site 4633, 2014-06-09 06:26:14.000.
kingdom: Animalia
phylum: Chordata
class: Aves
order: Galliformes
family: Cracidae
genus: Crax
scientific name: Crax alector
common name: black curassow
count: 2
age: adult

****

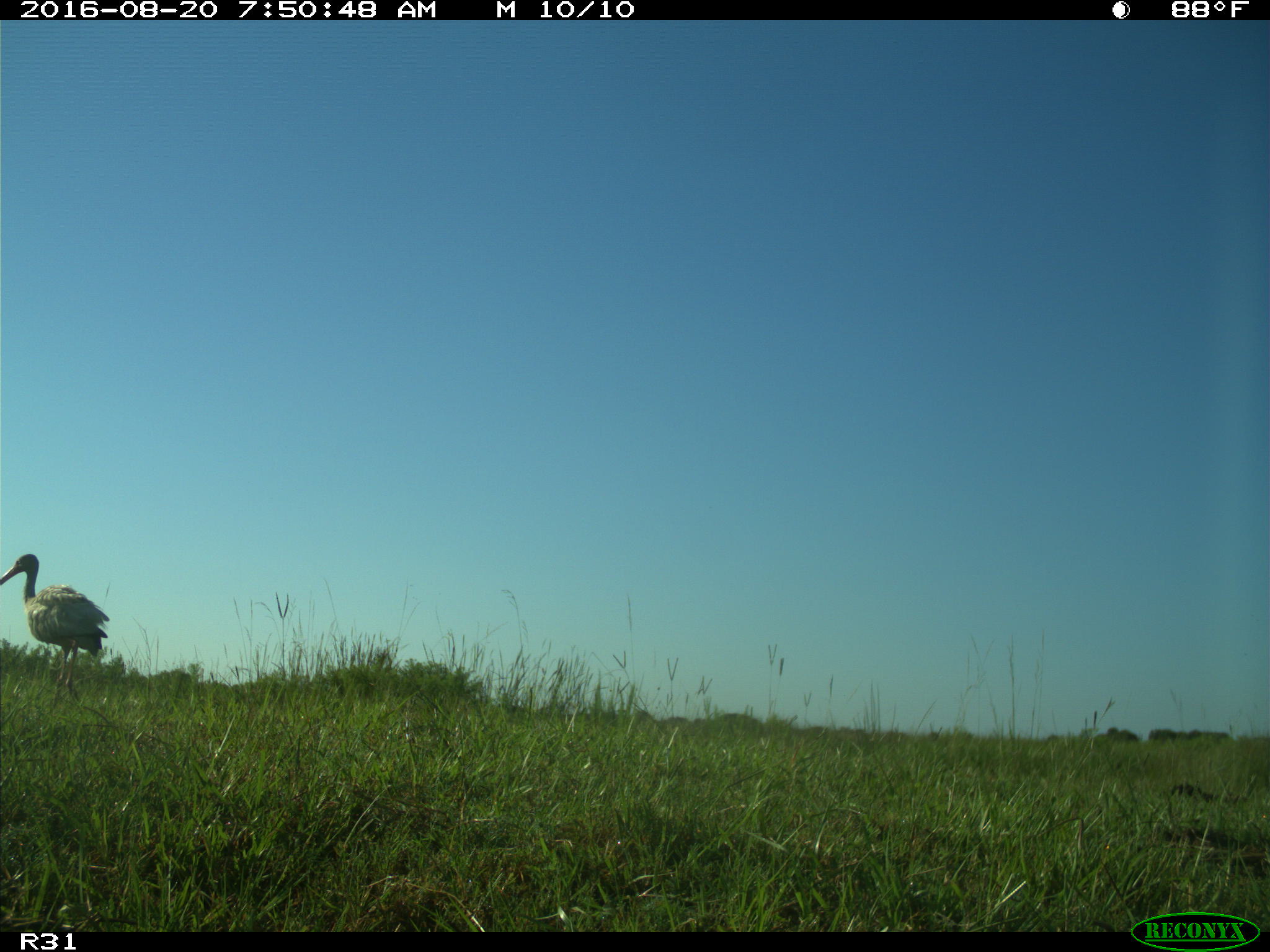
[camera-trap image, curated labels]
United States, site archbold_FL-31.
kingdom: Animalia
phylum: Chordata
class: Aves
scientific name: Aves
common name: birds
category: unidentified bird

****

__Aim of the exercise__. Write out exactly the lines that fall from the line with "United States, site archbold_FL-31." to the line with "category: unidentified bird" in the records above, keeping both ends.

__Answer to the exercise__.
United States, site archbold_FL-31.
kingdom: Animalia
phylum: Chordata
class: Aves
scientific name: Aves
common name: birds
category: unidentified bird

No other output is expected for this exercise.